Assignment >>
Could you write out each of the records below exactly?

Data in this exercise >>
────────────────────
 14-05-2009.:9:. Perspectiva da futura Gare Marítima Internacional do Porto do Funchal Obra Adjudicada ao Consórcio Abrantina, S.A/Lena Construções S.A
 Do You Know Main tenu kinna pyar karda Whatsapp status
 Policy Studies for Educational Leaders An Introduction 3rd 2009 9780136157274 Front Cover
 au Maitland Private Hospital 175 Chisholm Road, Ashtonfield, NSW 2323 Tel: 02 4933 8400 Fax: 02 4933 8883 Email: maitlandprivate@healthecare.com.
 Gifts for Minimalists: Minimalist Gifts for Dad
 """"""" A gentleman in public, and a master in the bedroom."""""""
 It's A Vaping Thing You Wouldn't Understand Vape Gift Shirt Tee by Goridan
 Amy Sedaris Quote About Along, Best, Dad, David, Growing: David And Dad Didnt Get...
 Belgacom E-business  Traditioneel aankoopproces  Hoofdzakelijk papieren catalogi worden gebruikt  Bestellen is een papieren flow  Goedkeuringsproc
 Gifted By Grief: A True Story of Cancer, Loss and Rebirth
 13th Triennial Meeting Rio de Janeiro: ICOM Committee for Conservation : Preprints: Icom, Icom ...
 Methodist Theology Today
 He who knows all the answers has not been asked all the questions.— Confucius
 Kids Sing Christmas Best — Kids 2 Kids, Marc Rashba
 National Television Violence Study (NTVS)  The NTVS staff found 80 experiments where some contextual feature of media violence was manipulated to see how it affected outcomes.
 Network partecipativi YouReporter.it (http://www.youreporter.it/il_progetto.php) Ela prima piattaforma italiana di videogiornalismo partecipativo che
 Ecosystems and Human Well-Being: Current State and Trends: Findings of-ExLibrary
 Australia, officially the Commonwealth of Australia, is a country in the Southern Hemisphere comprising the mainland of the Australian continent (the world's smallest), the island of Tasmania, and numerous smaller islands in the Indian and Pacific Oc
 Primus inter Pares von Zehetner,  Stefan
────────────────────
Solution to this exercise >>
 14-05-2009.:9:. Perspectiva da futura Gare Marítima Internacional do Porto do Funchal Obra Adjudicada ao Consórcio Abrantina, S.A/Lena Construções S.A
 Do You Know Main tenu kinna pyar karda Whatsapp status
 Policy Studies for Educational Leaders An Introduction 3rd 2009 9780136157274 Front Cover
 au Maitland Private Hospital 175 Chisholm Road, Ashtonfield, NSW 2323 Tel: 02 4933 8400 Fax: 02 4933 8883 Email: maitlandprivate@healthecare.com.
 Gifts for Minimalists: Minimalist Gifts for Dad
 """"""" A gentleman in public, and a master in the bedroom."""""""
 It's A Vaping Thing You Wouldn't Understand Vape Gift Shirt Tee by Goridan
 Amy Sedaris Quote About Along, Best, Dad, David, Growing: David And Dad Didnt Get...
 Belgacom E-business  Traditioneel aankoopproces  Hoofdzakelijk papieren catalogi worden gebruikt  Bestellen is een papieren flow  Goedkeuringsproc
 Gifted By Grief: A True Story of Cancer, Loss and Rebirth
 13th Triennial Meeting Rio de Janeiro: ICOM Committee for Conservation : Preprints: Icom, Icom ...
 Methodist Theology Today
 He who knows all the answers has not been asked all the questions.— Confucius
 Kids Sing Christmas Best — Kids 2 Kids, Marc Rashba
 National Television Violence Study (NTVS)  The NTVS staff found 80 experiments where some contextual feature of media violence was manipulated to see how it affected outcomes.
 Network partecipativi YouReporter.it (http://www.youreporter.it/il_progetto.php) Ela prima piattaforma italiana di videogiornalismo partecipativo che
 Ecosystems and Human Well-Being: Current State and Trends: Findings of-ExLibrary
 Australia, officially the Commonwealth of Australia, is a country in the Southern Hemisphere comprising the mainland of the Australian continent (the world's smallest), the island of Tasmania, and numerous smaller islands in the Indian and Pacific Oc
 Primus inter Pares von Zehetner,  Stefan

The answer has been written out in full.